Patients with FTD are much more likely than those with other neurodegenerative diseases to have received an initial diagnosis of a psychiatric disorder, most commonly depression or bipolar affective disorder, but occasionally schizophrenia (Woolley et al., 2011), OCD, or ADHD. There are, however, important differences in behavior between patients with FTD and those with psychiatric conditions. In FTD, it is unusual for patients to complain of sadness or despair, of anxiety, or indeed to acknowledge any suffering or handicap. Patients with FTD are generally unlikely to notice and regret functional decline, or to show remorse for offensive behavior whereas patients with primary psychiatric states will (with the exception of many with psychosis). In healthcare consultations the spontaneous behavior of FTD patients has been found to differ from that of patients with psychiatric conditions: verbal or physical interruption of the consultation occurred more often in patients with SD and a lack of concern for the clinician’s expectations was more common in FTD patients (Rankin et al., 2008). In our experience, FTLD patients have reached into pockets, attempted to comb the examiner’s hair, sat on the examiner’s table or in the examiner’s chair, and searched for food in the office.

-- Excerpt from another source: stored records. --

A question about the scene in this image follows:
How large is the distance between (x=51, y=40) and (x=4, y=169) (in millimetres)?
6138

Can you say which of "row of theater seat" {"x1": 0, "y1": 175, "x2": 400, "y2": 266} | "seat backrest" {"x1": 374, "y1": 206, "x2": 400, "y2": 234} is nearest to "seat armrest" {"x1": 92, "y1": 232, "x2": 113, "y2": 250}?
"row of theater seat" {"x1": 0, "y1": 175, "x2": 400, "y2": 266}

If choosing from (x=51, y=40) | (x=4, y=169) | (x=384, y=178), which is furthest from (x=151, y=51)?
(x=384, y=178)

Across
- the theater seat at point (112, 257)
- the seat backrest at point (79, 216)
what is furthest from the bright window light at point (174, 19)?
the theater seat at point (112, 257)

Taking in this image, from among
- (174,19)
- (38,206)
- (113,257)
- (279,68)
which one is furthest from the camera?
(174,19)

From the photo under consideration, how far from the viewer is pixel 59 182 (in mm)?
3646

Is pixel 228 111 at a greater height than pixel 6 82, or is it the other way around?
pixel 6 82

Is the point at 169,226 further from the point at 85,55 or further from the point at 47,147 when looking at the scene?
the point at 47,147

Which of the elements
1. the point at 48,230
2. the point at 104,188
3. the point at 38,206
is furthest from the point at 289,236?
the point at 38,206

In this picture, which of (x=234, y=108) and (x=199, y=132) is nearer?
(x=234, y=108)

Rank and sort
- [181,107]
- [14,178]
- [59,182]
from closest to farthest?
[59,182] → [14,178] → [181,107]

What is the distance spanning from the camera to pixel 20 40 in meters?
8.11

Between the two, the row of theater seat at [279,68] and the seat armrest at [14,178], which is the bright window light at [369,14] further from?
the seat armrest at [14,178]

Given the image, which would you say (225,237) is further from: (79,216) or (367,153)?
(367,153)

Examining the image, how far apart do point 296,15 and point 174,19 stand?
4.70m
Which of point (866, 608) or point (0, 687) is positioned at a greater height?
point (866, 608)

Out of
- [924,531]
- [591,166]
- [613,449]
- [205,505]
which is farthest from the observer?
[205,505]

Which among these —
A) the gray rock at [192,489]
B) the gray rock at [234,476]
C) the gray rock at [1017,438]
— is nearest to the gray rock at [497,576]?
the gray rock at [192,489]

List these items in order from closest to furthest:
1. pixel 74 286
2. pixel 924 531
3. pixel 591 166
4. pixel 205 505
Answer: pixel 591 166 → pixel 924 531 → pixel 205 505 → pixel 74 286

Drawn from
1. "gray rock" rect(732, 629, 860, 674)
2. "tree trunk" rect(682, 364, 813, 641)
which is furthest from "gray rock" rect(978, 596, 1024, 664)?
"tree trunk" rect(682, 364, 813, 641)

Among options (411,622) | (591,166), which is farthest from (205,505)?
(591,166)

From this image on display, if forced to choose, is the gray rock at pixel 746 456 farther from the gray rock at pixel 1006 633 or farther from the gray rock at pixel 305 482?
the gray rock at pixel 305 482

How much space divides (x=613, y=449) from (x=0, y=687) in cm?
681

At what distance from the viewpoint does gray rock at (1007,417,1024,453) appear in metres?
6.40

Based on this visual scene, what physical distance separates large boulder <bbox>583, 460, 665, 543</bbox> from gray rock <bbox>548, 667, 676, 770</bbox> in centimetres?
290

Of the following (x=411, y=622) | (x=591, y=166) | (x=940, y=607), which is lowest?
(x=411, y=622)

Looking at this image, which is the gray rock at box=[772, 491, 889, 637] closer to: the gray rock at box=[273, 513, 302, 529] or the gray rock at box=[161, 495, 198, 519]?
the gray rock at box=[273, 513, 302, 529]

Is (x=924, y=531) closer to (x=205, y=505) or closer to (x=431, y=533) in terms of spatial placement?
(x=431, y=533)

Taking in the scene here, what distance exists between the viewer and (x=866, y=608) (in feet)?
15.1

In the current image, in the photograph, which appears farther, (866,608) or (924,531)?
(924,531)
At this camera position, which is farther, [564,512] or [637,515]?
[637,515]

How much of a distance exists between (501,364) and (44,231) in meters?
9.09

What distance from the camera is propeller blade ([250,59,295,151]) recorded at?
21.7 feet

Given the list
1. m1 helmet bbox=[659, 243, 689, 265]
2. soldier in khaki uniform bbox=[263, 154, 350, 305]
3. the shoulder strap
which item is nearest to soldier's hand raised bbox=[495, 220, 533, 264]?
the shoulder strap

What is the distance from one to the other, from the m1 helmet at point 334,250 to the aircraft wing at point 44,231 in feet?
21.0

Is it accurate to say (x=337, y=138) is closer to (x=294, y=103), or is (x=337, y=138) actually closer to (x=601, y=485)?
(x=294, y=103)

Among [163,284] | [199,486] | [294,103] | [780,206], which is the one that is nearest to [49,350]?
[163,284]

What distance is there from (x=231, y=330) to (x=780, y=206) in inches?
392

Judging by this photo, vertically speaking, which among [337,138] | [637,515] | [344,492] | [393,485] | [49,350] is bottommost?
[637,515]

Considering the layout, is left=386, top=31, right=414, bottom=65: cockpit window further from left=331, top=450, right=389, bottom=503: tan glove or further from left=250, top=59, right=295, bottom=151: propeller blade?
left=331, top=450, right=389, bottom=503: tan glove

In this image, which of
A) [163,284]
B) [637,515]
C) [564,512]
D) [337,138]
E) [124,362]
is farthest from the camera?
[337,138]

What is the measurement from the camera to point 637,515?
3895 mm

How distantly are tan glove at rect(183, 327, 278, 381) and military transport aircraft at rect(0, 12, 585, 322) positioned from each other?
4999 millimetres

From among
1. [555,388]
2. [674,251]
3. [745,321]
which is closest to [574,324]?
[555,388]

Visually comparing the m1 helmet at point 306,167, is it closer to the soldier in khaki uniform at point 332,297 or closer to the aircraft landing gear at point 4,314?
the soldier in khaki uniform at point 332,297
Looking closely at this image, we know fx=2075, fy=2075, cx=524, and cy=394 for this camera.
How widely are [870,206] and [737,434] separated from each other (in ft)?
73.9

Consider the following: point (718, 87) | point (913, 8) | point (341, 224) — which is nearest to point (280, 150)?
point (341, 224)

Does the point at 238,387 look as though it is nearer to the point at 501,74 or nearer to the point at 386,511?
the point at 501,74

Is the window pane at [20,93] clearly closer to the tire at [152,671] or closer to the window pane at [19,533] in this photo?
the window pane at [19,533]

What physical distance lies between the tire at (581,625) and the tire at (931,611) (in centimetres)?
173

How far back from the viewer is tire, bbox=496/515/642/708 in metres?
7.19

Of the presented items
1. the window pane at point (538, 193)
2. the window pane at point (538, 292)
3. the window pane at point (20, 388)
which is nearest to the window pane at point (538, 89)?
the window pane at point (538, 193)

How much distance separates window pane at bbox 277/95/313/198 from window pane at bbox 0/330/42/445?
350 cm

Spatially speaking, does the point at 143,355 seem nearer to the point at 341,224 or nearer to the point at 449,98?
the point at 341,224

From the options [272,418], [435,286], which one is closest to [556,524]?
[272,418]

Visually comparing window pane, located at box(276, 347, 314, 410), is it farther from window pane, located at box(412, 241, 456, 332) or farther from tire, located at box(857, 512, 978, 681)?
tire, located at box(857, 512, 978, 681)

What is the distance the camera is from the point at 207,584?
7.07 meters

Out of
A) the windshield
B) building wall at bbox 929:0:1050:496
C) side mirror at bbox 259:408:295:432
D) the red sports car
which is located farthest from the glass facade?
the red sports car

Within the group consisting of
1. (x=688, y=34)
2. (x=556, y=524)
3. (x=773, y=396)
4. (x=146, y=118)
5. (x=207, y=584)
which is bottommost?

The frequent occurrence of psychotic symptoms in carriers of the C9orf72 mutation merits specific attention. Based on reports from several large series (Dobson-Stone et al., 2012; Kertesz et al., 2013), a substantial minority of C9orf72 mutation carriers present with a psychotic symptom or syndrome, compared with < 4 % of non-mutation carriers (Snowden et al., 2012). These states have included florid mono-delusional psychosis, and bizarre irrational behavior. Not surprisingly, these patients received psychiatric treatment well before referral for neurologic or neuropsychiatric examination. Thus psychosis appearing during or after the fourth decade of life, particularly if characterized by florid mono-delusional beliefs, should arouse suspicion of FTLD and warrants neuropsychiatric consultation. Likewise, psychosis presenting in association with motor phenomena, such as parkinsonism or limb or gait apraxia, should arouse suspicion.

In our experience, many patients eventually determined to have bvFTD, PPA, PSP, or CBS were earlier diagnosed with and treated for depression. Usually apathy and social or occupational withdrawal have been interpreted as a depressive state, and the severity of dysfunction coupled with a dearth of identifiable triggers (social or environmental) prompts a diagnosis of major depression. It should be noted that symptoms seen in major depressive disorder (MDD) such as lack of interest, decreased motivation, anergia, sleep disruption, and impaired concentration (American Psychiatric Association, 2013b) are also observed in FTD. MDD may be distinguished from bvFTD by inquiring about sadness, despair, guilty ruminations, feelings of worthlessness, and suicidal thoughts, symptoms that typically would not appear in FTD (and are thus unlikely to occur together). When sadness is observed in bvFTD or more often PPA, it usually is reactive and linked to an identifiable problem.

Some patients with bvFTD may appear manic and may be diagnosed with bipolar disorder. In particular, the disinhibition and social judgment deficits can overlap with those observed in manic episodes (Woolley et al., 2007). Other common manic symptoms can also be seen in bvFTD, including irritability, distractibility, risk-taking behavior, socially inappropriate behaviors, impaired judgment, and excessive involvement in pleasurable activities with potentially harmful consequences (e.g., compulsive purchases, gambling). Although patients with bvFTD can be inappropriately jocular (Perry and Miller, 2001), patients with euphoric mania have a qualitatively distinct elevated and expansive mood, accompanied by a sense of grandiosity and invulnerability that is uncommon in bvFTD. Individuals with bvFTD also rarely report racing thoughts typically seen in mania, although distractibility could lead to apparent flight of ideas. Most importantly, bvFTD involves an inexorable deterioration of cognitive functions over time, while bipolar disorder is usually an episodic syndrome. Severe cases of bipolar disorder can evolve toward a chronic manic or depressive state, but cognitive impairment is generally not as profound or progressive (Mann-Wrobel et al., 2011).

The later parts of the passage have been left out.